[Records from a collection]
::::::::::

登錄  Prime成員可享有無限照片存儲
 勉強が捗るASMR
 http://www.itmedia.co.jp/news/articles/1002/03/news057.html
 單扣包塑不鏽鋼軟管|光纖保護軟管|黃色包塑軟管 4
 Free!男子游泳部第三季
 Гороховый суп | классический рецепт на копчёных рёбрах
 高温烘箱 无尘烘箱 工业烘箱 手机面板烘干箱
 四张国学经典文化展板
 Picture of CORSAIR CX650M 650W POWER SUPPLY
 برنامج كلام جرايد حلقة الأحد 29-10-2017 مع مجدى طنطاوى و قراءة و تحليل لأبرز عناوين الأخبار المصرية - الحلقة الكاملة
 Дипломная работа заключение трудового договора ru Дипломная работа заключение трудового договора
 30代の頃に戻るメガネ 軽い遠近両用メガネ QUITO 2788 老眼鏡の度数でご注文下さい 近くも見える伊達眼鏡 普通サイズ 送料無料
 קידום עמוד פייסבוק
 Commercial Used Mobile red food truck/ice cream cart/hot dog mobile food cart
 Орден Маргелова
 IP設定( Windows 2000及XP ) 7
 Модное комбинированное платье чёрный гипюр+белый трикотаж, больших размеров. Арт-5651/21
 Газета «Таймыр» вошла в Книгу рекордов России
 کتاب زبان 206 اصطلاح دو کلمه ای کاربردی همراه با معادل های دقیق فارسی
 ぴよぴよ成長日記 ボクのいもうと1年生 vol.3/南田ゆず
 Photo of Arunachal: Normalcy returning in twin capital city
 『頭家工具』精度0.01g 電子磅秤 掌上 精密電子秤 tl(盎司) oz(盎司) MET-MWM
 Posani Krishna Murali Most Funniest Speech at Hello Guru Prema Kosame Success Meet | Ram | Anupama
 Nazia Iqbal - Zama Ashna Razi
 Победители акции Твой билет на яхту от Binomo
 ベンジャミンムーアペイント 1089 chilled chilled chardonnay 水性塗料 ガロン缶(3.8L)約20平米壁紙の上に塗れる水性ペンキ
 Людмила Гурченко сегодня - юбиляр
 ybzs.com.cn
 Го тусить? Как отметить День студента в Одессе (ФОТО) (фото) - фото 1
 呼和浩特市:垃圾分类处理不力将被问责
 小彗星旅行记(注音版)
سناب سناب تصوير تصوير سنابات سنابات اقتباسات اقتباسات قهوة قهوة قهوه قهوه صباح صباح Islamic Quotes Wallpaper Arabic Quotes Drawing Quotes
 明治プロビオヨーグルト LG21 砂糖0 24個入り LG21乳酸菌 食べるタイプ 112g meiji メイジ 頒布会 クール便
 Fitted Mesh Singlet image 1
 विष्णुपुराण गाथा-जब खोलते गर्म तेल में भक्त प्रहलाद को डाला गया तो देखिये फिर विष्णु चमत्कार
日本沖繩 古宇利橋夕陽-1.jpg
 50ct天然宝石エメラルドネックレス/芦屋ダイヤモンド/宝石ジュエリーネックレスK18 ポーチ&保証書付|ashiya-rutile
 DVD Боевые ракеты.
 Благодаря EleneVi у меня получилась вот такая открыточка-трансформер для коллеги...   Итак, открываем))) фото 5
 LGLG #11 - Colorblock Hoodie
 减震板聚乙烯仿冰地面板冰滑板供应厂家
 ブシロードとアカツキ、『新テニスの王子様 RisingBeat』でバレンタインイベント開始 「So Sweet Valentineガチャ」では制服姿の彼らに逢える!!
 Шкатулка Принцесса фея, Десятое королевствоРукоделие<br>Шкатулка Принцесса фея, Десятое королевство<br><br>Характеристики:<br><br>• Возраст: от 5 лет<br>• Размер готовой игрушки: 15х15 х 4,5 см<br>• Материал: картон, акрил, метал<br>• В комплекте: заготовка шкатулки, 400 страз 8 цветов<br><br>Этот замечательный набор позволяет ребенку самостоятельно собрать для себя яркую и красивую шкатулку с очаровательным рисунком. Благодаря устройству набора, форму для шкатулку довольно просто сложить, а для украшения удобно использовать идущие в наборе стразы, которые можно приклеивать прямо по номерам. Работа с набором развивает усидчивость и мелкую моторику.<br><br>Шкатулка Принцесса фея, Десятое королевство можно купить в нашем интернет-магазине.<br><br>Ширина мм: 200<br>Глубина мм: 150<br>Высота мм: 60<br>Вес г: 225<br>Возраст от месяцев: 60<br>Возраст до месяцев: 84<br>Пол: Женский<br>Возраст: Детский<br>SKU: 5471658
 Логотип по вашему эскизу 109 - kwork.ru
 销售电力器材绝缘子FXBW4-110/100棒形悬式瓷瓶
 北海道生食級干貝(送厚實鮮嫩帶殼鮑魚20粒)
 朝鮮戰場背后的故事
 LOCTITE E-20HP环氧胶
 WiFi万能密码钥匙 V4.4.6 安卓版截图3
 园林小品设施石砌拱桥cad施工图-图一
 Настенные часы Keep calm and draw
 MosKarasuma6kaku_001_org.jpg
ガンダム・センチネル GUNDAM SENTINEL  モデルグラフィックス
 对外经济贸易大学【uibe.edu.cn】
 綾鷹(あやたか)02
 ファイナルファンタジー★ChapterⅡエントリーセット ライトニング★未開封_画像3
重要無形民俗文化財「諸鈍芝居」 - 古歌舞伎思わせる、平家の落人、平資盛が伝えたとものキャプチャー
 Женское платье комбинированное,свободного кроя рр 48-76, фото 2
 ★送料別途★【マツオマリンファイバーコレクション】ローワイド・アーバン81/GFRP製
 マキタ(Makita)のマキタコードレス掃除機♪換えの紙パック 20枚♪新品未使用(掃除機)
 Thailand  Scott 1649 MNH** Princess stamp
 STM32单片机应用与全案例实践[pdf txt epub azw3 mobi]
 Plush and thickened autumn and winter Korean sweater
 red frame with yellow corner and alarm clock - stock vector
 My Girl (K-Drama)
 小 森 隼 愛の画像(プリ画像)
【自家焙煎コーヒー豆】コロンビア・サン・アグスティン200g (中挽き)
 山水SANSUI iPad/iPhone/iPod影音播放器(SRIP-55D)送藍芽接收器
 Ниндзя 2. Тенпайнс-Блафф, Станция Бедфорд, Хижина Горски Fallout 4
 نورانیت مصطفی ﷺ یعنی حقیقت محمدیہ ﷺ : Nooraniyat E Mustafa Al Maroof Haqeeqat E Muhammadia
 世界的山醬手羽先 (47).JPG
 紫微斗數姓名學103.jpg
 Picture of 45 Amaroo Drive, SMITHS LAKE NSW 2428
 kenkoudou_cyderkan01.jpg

::::::::::

**Task description:**
The output should match the records above exactly, line for line.

**Task answer:**
登錄  Prime成員可享有無限照片存儲
 勉強が捗るASMR
 http://www.itmedia.co.jp/news/articles/1002/03/news057.html
 單扣包塑不鏽鋼軟管|光纖保護軟管|黃色包塑軟管 4
 Free!男子游泳部第三季
 Гороховый суп | классический рецепт на копчёных рёбрах
 高温烘箱 无尘烘箱 工业烘箱 手机面板烘干箱
 四张国学经典文化展板
 Picture of CORSAIR CX650M 650W POWER SUPPLY
 برنامج كلام جرايد حلقة الأحد 29-10-2017 مع مجدى طنطاوى و قراءة و تحليل لأبرز عناوين الأخبار المصرية - الحلقة الكاملة
 Дипломная работа заключение трудового договора ru Дипломная работа заключение трудового договора
 30代の頃に戻るメガネ 軽い遠近両用メガネ QUITO 2788 老眼鏡の度数でご注文下さい 近くも見える伊達眼鏡 普通サイズ 送料無料
 קידום עמוד פייסבוק
 Commercial Used Mobile red food truck/ice cream cart/hot dog mobile food cart
 Орден Маргелова
 IP設定( Windows 2000及XP ) 7
 Модное комбинированное платье чёрный гипюр+белый трикотаж, больших размеров. Арт-5651/21
 Газета «Таймыр» вошла в Книгу рекордов России
 کتاب زبان 206 اصطلاح دو کلمه ای کاربردی همراه با معادل های دقیق فارسی
 ぴよぴよ成長日記 ボクのいもうと1年生 vol.3/南田ゆず
 Photo of Arunachal: Normalcy returning in twin capital city
 『頭家工具』精度0.01g 電子磅秤 掌上 精密電子秤 tl(盎司) oz(盎司) MET-MWM
 Posani Krishna Murali Most Funniest Speech at Hello Guru Prema Kosame Success Meet | Ram | Anupama
 Nazia Iqbal - Zama Ashna Razi
 Победители акции Твой билет на яхту от Binomo
 ベンジャミンムーアペイント 1089 chilled chilled chardonnay 水性塗料 ガロン缶(3.8L)約20平米壁紙の上に塗れる水性ペンキ
 Людмила Гурченко сегодня - юбиляр
 ybzs.com.cn
 Го тусить? Как отметить День студента в Одессе (ФОТО) (фото) - фото 1
 呼和浩特市:垃圾分类处理不力将被问责
 小彗星旅行记(注音版)
سناب سناب تصوير تصوير سنابات سنابات اقتباسات اقتباسات قهوة قهوة قهوه قهوه صباح صباح Islamic Quotes Wallpaper Arabic Quotes Drawing Quotes
 明治プロビオヨーグルト LG21 砂糖0 24個入り LG21乳酸菌 食べるタイプ 112g meiji メイジ 頒布会 クール便
 Fitted Mesh Singlet image 1
 विष्णुपुराण गाथा-जब खोलते गर्म तेल में भक्त प्रहलाद को डाला गया तो देखिये फिर विष्णु चमत्कार
日本沖繩 古宇利橋夕陽-1.jpg
 50ct天然宝石エメラルドネックレス/芦屋ダイヤモンド/宝石ジュエリーネックレスK18 ポーチ&保証書付|ashiya-rutile
 DVD Боевые ракеты.
 Благодаря EleneVi у меня получилась вот такая открыточка-трансформер для коллеги...   Итак, открываем))) фото 5
 LGLG #11 - Colorblock Hoodie
 减震板聚乙烯仿冰地面板冰滑板供应厂家
 ブシロードとアカツキ、『新テニスの王子様 RisingBeat』でバレンタインイベント開始 「So Sweet Valentineガチャ」では制服姿の彼らに逢える!!
 Шкатулка Принцесса фея, Десятое королевствоРукоделие<br>Шкатулка Принцесса фея, Десятое королевство<br><br>Характеристики:<br><br>• Возраст: от 5 лет<br>• Размер готовой игрушки: 15х15 х 4,5 см<br>• Материал: картон, акрил, метал<br>• В комплекте: заготовка шкатулки, 400 страз 8 цветов<br><br>Этот замечательный набор позволяет ребенку самостоятельно собрать для себя яркую и красивую шкатулку с очаровательным рисунком. Благодаря устройству набора, форму для шкатулку довольно просто сложить, а для украшения удобно использовать идущие в наборе стразы, которые можно приклеивать прямо по номерам. Работа с набором развивает усидчивость и мелкую моторику.<br><br>Шкатулка Принцесса фея, Десятое королевство можно купить в нашем интернет-магазине.<br><br>Ширина мм: 200<br>Глубина мм: 150<br>Высота мм: 60<br>Вес г: 225<br>Возраст от месяцев: 60<br>Возраст до месяцев: 84<br>Пол: Женский<br>Возраст: Детский<br>SKU: 5471658
 Логотип по вашему эскизу 109 - kwork.ru
 销售电力器材绝缘子FXBW4-110/100棒形悬式瓷瓶
 北海道生食級干貝(送厚實鮮嫩帶殼鮑魚20粒)
 朝鮮戰場背后的故事
 LOCTITE E-20HP环氧胶
 WiFi万能密码钥匙 V4.4.6 安卓版截图3
 园林小品设施石砌拱桥cad施工图-图一
 Настенные часы Keep calm and draw
 MosKarasuma6kaku_001_org.jpg
ガンダム・センチネル GUNDAM SENTINEL  モデルグラフィックス
 对外经济贸易大学【uibe.edu.cn】
 綾鷹(あやたか)02
 ファイナルファンタジー★ChapterⅡエントリーセット ライトニング★未開封_画像3
重要無形民俗文化財「諸鈍芝居」 - 古歌舞伎思わせる、平家の落人、平資盛が伝えたとものキャプチャー
 Женское платье комбинированное,свободного кроя рр 48-76, фото 2
 ★送料別途★【マツオマリンファイバーコレクション】ローワイド・アーバン81/GFRP製
 マキタ(Makita)のマキタコードレス掃除機♪換えの紙パック 20枚♪新品未使用(掃除機)
 Thailand  Scott 1649 MNH** Princess stamp
 STM32单片机应用与全案例实践[pdf txt epub azw3 mobi]
 Plush and thickened autumn and winter Korean sweater
 red frame with yellow corner and alarm clock - stock vector
 My Girl (K-Drama)
 小 森 隼 愛の画像(プリ画像)
【自家焙煎コーヒー豆】コロンビア・サン・アグスティン200g (中挽き)
 山水SANSUI iPad/iPhone/iPod影音播放器(SRIP-55D)送藍芽接收器
 Ниндзя 2. Тенпайнс-Блафф, Станция Бедфорд, Хижина Горски Fallout 4
 نورانیت مصطفی ﷺ یعنی حقیقت محمدیہ ﷺ : Nooraniyat E Mustafa Al Maroof Haqeeqat E Muhammadia
 世界的山醬手羽先 (47).JPG
 紫微斗數姓名學103.jpg
 Picture of 45 Amaroo Drive, SMITHS LAKE NSW 2428
 kenkoudou_cyderkan01.jpg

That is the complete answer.